--- Start EXTRACT ---
# Dead Monkey Meat bread



## Lilly (Jun 13, 2006)

3 cans of pillsbury biscuits regular or buttermilk
1 teaspoon cinnamon
2/3 cup sugar
Place the cinn and sugar in plastic bag or bowl
Cut each biscuit into 4's
place in cinn and sugar mix to coat, about a half can of biscuits at a time. Then when coated, toss them into the bundt pan as you go)
(sprinkle in chopped nuts between layers if you like)
Coat bundt pan with butter : you can use a paper towel with butter on to coat the pan.
Melt 1 1/2 sticks butter
1 cup sugar
1 tablespoon cinnamon
In small sauce pan. Bring to boil and reduce heat to simmer for a few minutes til mix thickens up a bit> looks like a caramel mixture.
Pour over biscuits and bake at 325 for 30 min.
Remove from oven and cool for 2 minutes then turn over onto plate.
You can also pour a little orange glaze over top for halloween color, let cool a bit more before this step

FOR THE GLAZE:
1 1/4 c. sifted confectioners' sugar
Grated zest of 1 orange
2 tbsp. orange juice
1 tsp. lemon juice

Combine the confectioners' sugar, orange zest, 
orange juice and lemon juice; spoon over the top and outside of the cooled cake. 
Let drip down sides. Allow the cake to stand until it is set before picking pieces off.

Also if you know how to make meringue bones ,you can make small ones and have them sticking out of sides here and there.

Ummmm Dead Monkey Meat ....good


----------



## One of the Devils Rejects (Jul 16, 2006)

WOW, gotta try these, thanks. Receipe for meringue bones anyone?


----------



## Lilly (Jun 13, 2006)

*Meringue Bones*

4 egg whites, at room temperature

1 cup sugar

1/4 teaspoon cream of tartar

1/8 teaspoon salt

1 teaspoon vanilla

For every four egg whites, you need 1 cup of sugar, 
1/4 teaspoon cream of tartar, 
about 1/8 teaspoon salt and
1 teaspoon of vanilla.

(You can work meringue magic with any number of egg whites 
if you keep this ratio in mind: Each egg white calls for 1/4 cup sugar, a pinch of cream of tartar, a pinch of salt and 1/4 teaspoon of vanilla.)

Preheat the oven to 250° F.

Place the egg whites, cream of tartar, salt and vanilla in the bowl of an electric mixer. 
Beat for a minute or two, until the whites form a soft peak when the beater is raised. 
Then start adding the sugar slowly, one tablespoon at a time. 
Beat in each tablespoon of sugar thoroughly before adding the next. 
Continue beating until the meringue forms stiff peaks when the beater is raised and the sugar is completely dissolved. 
Using a baggy or decorating tube pipe bone shapes onto Lined cookie sheets with aluminum foil (shiny side up) or a piece of paper cut to fit from a brown paper grocery bag (print side down).

Bake for an hour and a half to two hours until the meringues feel dry. 
Turn off the heat and let them sit in the oven for an hour more,
until they're completely dry. 
gently lift off use spatula if necessary.
Store the meringues in an airtight plastic container. 
They'll last for weeks at room temperature
Makes 4 dozen small cookies


----------



## One of the Devils Rejects (Jul 16, 2006)

thank you, thank you, thank you


----------
--- End EXTRACT ---
_WHAT IS BEING ASKED:_
Answer these questions from the forum thread above:
(a) At what temperature and for how long is the biscuit bread baked?
(b) To what temperature is the oven preheated for the meringue bones?
(c) How much sugar does each egg white call for in the meringue?
--- Start STORED DATA ---
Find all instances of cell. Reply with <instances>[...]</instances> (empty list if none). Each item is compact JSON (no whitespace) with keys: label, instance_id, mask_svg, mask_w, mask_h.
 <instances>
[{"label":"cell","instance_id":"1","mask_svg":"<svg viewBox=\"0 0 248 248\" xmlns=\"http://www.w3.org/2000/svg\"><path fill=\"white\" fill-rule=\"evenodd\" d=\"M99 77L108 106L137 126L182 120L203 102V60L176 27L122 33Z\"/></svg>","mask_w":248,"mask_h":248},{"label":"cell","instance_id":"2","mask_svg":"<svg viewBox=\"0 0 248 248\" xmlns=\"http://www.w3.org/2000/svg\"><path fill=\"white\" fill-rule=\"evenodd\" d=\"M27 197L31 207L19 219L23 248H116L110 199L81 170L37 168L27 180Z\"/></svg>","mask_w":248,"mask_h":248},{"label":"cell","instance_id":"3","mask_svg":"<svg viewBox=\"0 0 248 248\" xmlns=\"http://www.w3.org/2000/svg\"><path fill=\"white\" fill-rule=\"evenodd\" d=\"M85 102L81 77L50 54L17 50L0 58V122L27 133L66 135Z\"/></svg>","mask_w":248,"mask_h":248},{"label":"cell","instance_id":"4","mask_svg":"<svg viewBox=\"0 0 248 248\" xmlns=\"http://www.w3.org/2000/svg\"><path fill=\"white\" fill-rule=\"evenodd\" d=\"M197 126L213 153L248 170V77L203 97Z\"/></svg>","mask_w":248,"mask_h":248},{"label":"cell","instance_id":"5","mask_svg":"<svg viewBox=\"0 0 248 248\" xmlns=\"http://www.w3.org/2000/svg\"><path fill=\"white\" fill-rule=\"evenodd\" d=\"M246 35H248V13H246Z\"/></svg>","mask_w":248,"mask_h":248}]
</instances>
--- End STORED DATA ---
--- Start STORED DATA ---
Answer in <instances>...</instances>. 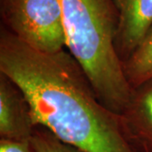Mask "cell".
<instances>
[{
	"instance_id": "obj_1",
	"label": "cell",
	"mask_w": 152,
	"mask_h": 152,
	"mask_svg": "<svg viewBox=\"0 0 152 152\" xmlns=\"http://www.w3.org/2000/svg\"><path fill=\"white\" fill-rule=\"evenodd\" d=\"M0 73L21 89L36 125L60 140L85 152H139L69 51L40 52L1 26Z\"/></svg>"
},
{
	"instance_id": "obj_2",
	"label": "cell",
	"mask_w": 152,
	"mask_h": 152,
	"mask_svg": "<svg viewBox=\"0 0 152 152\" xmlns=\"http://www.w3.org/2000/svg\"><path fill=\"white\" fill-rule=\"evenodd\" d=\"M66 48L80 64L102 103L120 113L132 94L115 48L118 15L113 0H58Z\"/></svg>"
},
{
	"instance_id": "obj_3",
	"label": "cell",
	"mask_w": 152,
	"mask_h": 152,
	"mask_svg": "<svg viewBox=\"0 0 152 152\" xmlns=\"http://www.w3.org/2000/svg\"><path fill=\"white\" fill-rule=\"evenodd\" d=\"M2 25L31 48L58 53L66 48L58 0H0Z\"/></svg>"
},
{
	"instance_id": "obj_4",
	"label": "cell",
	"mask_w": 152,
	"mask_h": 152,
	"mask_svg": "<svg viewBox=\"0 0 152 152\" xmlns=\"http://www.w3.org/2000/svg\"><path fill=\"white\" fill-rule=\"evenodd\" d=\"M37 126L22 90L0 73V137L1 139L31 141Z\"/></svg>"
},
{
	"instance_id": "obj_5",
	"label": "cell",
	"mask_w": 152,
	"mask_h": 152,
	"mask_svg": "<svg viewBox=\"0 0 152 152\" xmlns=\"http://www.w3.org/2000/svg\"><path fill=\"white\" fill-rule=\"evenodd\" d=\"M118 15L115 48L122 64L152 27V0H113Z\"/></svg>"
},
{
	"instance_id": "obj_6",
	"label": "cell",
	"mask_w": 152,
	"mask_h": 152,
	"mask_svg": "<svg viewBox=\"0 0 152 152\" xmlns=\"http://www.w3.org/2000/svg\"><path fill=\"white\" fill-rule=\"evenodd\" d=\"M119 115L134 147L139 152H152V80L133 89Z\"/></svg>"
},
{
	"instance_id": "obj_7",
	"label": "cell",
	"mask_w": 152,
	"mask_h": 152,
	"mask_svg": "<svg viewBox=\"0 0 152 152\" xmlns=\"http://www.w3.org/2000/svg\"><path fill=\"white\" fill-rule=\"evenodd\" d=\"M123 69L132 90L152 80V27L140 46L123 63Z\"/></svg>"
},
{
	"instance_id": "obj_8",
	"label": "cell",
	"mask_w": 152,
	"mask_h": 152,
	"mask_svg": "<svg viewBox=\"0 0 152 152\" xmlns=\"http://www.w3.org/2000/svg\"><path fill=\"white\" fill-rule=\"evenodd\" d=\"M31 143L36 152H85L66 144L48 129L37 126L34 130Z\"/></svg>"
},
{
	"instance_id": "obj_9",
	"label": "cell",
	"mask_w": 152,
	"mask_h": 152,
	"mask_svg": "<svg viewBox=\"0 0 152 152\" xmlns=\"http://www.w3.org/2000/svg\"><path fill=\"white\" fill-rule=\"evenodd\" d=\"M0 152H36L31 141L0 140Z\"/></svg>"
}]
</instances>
--- End STORED DATA ---
_RESULT:_
(a) At 325 for 30 minutes.
(b) 250° F.
(c) 1/4 cup of sugar.